By angle-angle similarity, we get that $\Delta BPQ$ is similar to $\Delta CPD$
So, we get,
$\dfrac{BP}{CP}=\dfrac{PQ}{PD}=\dfrac{BQ}{CD}$
But we were given that $BP:PC=1:2$ , so,
$\dfrac{BP}{CP}=\dfrac{PQ}{PD}=\dfrac{BQ}{CD}=\dfrac{1}{2}$
Now, let us consider the formula, $\dfrac{ar\left( \Delta BPQ \right)}{ar\left( \Delta CPD \right)}={{\left( \dfrac{BP}{PC} \right)}^{2}}$
By using the above formula, we get,
$\begin{align}
  & \dfrac{ar\left( \Delta BPQ \right)}{ar\left( \Delta CPD \right)}={{\left( \dfrac{1}{2} \right)}^{2}} \\
 & \Rightarrow \dfrac{ar\left( \Delta BPQ \right)}{ar\left( \Delta CPD \right)}=\dfrac{1}{4} \\
\end{align}$
We already know that, $ar\left( \Delta BPQ \right)=\dfrac{1}{2}\times ar\left( \Delta CPQ \right)$
So, we get,
$\begin{align}
  & ar\left( \Delta BPQ \right)=\dfrac{1}{2}\times 20c{{m}^{2}} \\
 & \Rightarrow ar\left( \Delta BPQ \right)=10c{{m}^{2}} \\
\end{align}$
So,
$\begin{align}
  & \dfrac{10}{ar\left( \Delta CPD \right)}=\dfrac{1}{4} \\
 & \Rightarrow ar\left( \Delta CPD \right)=40c{{m}^{2}} \\
\end{align}$
Now, let us consider the triangles $BAP$ and $AQD$.
We get,
$\angle QBP=\angle QAD$ , corresponding angles as $BP$ is parallel to $AD$.
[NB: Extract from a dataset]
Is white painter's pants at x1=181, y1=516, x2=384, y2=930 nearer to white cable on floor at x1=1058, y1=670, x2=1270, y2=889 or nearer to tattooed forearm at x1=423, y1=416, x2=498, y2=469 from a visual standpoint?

$\angle BQP=\angle AQD$ , as they are common angles.
By Angle-Angle similarity, we get, $\Delta BQP$ is similar to $\Delta AQD$
So, we get, $\dfrac{AQ}{BQ}=\dfrac{QD}{QP}=\dfrac{AD}{BP}$
As, $\dfrac{BP}{CP}=\dfrac{PQ}{PD}=\dfrac{1}{2}$ , we get, $\dfrac{PQ}{QD}=\dfrac{1}{3}$ ,
So, we get, $\dfrac{AQ}{BQ}=\dfrac{QD}{QP}=\dfrac{AD}{BP}=3$ .
Let us consider the formula, $\dfrac{ar\left( \Delta AQD \right)}{ar\left( \Delta BQD \right)}={{\left( \dfrac{AQ}{BQ} \right)}^{2}}$, we get,
$\begin{align}
  & \dfrac{ar\left( \Delta AQD \right)}{ar\left( \Delta BQD \right)}={{\left( \dfrac{AQ}{BQ} \right)}^{2}} \\
 & \Rightarrow \dfrac{ar\left( \Delta AQD \right)}{10}={{\left( 3 \right)}^{2}} \\
 & \Rightarrow \dfrac{ar\left( \Delta AQD \right)}{10}=9 \\
 & \Rightarrow ar\left( \Delta AQD \right)=9\times 10 \\
 & \Rightarrow ar\left( \Delta AQD \right)=90c{{m}^{2}} \\
\end{align}$
Now, let us consider $ar\left( ADPB \right)=ar\left( \Delta AQD \right)-ar\left( \Delta BQP \right)$
We get,
$\begin{align}
  & ar\left( ADPB \right)=ar\left( \Delta AQD \right)-ar\left( \Delta BQP \right) \\
 & \Rightarrow ar\left( ADPB \right)=90-10 \\
 & \Rightarrow ar\left( ADPB \right)=80c{{m}^{2}} \\
\end{align}$
Now, let us consider $ar\left( ABCD \right)=ar\left( \Delta CDP \right)+ar\left( ADPB \right)$
We get,
$\begin{align}
  & ar\left( ABCD \right)=ar\left( \Delta CDP \right)+ar\left( ADPB \right) \\
 & \Rightarrow ar\left( ABCD \right)=40+80 \\
 & \Rightarrow ar\left( ABCD \right)=120c{{m}^{2}} \\
\end{align}$
Hence, we get (i) $ar\left( \Delta CDP \right)=40c{{m}^{2}}$ and (ii) $ar\left( ABCD \right)=120c{{m}^{2}}$

Note:
The possibilities for making mistakes in this type of problem are, one may make a mistake by considering some other inappropriate triangles to get similarity. One must know which triangles are to be taken to check similarity and then proceed to find the required areas.